La historia de esta pareja tan entrañable podría aparecer en cualquier libro de crecimiento personal: infancia y juventud de pastoreo en las montañas, matrimonio, hijos, ruina por un fallo eléctrico, tocar fondo, pedir ayuda, unión y tirar hacia delante. Escrito así, solo con palabras sueltas, podría ser la vida de cualquiera, exceptuando el pastoreo, aunque ya me hubiera gustado a mí. Cada uno podría narrar su propia historia utilizando estas expresiones, pero la de Dorita y Fermín es especial porque aprendieron tanto que no tienen apuro en contarla a jóvenes que casi empiezan a vivir. Él, tranquilo, de pocas palabras, simpático, grandote, bonachón. Ella, pura vitalidad, pequeña, nerviosa, con unos bíceps de mover quesos que ya quisiera cualquiera que se pase mil horas en el gimnasio.
En las paredes, premios, fotos de su “güela”, de sus hijos, de ellos, de sus quesos, dando valor a la tradición, al trabajo duro y la constancia.
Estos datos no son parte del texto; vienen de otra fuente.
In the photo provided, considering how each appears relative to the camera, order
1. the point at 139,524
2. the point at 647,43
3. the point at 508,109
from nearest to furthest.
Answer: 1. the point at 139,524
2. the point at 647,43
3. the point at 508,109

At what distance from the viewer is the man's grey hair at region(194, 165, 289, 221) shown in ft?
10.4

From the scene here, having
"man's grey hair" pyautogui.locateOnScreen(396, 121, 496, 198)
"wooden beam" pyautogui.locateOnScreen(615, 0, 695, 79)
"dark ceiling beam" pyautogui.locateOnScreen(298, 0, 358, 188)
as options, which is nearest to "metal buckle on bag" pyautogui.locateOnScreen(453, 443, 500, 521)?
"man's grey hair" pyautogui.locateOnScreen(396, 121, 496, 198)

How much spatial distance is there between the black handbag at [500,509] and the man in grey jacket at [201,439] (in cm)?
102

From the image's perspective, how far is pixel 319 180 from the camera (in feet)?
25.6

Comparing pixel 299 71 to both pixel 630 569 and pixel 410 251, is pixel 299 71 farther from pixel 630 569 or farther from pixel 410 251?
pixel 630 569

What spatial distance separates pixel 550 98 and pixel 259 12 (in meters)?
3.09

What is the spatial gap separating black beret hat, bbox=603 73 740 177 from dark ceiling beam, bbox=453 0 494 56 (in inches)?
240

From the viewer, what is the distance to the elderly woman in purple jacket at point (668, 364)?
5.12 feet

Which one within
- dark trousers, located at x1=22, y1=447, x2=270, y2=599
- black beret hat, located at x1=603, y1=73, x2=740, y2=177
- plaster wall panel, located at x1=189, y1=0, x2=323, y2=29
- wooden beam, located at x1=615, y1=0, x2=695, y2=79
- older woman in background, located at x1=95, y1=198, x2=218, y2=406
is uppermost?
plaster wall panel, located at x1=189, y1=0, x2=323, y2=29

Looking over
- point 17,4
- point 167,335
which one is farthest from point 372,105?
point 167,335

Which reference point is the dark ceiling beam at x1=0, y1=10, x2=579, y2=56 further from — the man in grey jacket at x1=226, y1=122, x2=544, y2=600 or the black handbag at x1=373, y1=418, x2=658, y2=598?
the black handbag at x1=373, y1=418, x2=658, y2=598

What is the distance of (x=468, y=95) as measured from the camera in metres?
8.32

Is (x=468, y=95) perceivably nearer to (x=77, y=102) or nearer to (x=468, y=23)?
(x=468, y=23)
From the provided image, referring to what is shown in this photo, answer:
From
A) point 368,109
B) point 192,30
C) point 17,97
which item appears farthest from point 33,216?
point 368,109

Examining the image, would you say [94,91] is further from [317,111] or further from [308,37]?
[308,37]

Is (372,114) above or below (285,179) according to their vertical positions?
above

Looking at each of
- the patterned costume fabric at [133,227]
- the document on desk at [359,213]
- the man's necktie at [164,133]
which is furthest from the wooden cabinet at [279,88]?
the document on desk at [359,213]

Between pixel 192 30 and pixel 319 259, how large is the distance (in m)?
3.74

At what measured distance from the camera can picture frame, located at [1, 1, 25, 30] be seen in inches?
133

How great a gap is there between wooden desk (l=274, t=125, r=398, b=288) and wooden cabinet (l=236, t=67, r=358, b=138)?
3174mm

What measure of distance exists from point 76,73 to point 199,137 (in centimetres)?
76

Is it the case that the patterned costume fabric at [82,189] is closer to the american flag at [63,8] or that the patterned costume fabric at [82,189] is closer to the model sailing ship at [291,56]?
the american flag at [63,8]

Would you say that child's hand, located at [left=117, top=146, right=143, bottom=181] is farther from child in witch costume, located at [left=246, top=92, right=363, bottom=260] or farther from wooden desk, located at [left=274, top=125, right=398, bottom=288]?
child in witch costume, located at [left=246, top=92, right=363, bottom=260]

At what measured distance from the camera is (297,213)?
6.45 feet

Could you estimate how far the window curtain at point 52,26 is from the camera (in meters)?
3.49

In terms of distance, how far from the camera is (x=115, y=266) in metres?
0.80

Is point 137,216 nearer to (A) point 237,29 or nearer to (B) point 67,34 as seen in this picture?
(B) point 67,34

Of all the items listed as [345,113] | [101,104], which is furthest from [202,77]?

Mis alumnos adolescentes cayeron enamorados de aquella mujer que no paraba de decirles que deben prepararse, formarse, que es lo mismo que les digo yo, pero a primera hora de la mañana y con peor humor.
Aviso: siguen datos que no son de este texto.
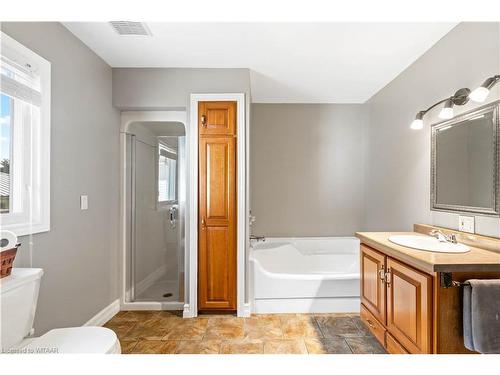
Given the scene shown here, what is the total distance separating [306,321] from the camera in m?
2.54

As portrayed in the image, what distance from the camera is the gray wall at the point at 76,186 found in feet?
5.92

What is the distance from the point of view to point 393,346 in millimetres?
1692

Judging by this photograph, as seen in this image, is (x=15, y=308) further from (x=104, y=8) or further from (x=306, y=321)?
(x=306, y=321)

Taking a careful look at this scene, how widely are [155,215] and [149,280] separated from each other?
2.20ft

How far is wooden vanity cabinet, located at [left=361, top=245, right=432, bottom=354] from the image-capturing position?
1.37 metres

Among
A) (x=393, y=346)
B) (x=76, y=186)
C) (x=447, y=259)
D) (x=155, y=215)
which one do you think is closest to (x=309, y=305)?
(x=393, y=346)

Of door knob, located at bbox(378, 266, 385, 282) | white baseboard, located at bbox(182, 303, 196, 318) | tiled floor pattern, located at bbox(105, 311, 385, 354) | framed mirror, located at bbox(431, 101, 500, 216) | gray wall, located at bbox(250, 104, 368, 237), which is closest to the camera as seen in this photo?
framed mirror, located at bbox(431, 101, 500, 216)

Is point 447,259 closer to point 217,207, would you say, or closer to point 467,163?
point 467,163

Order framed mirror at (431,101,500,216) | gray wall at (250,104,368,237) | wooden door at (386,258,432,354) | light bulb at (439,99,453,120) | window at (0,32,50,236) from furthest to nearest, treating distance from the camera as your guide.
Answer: gray wall at (250,104,368,237) → light bulb at (439,99,453,120) → framed mirror at (431,101,500,216) → window at (0,32,50,236) → wooden door at (386,258,432,354)

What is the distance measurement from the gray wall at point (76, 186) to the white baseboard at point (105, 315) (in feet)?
0.16

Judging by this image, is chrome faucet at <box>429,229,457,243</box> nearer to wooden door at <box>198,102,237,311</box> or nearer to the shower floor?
wooden door at <box>198,102,237,311</box>

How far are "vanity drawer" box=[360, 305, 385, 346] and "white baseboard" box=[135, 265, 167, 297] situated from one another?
1.90 m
El monólogo de recibimiento de Dorita a las puertas de su quesería emocionó a muchos alumnos, se les notaba en esas caras libres de arrugas y llenas de ganas de comerse el mundo desde que Dorita les dijo que debían aprovechar y valorar todo lo bueno que tienen en su vida. Y nos emocionó a los tres adultos, que detrás de ellos recordábamos cuando también tocamos fondo, cuando pedimos ayuda y cuando fuimos conscientes de que habíamos avanzado en esa montaña que desde abajo parecía imposible de conquistar.
Una semana después me descubro en clase mirando a esos alumnos; les he pedido que hagan una redacción en inglés y se han puesto a la tarea con facilidad, no me ha costado convencerlos. Los imagino adultos, viajando, trabajando, con hijos. Con suerte vendrán al colegio a contarnos que les va bien, y con suerte les podremos escuchar. Ojalá Fermín y Dorita aparezcan de vez en cuando en su memoria para recordarles que da igual las veces que te caigas, lo importante es querer levantarse, y que cuanto más te caigas, más oportunidades tendrás de hacerlo. Y ojalá se sigan quedando mudos ante la belleza, ya sea lago, montaña, playa, fabes o una persona valiente.